### Supplied records

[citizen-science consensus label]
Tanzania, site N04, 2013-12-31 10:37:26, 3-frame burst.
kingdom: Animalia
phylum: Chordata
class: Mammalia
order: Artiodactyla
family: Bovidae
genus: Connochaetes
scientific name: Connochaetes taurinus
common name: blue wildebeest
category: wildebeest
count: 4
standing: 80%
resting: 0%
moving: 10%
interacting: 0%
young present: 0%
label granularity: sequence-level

######

** What to produce **
Lines from the one containing "category: wildebeest" through the last line of the records, both included, are the only ones to print, each exactly as it is.

** The completed task **
category: wildebeest
count: 4
standing: 80%
resting: 0%
moving: 10%
interacting: 0%
young present: 0%
label granularity: sequence-level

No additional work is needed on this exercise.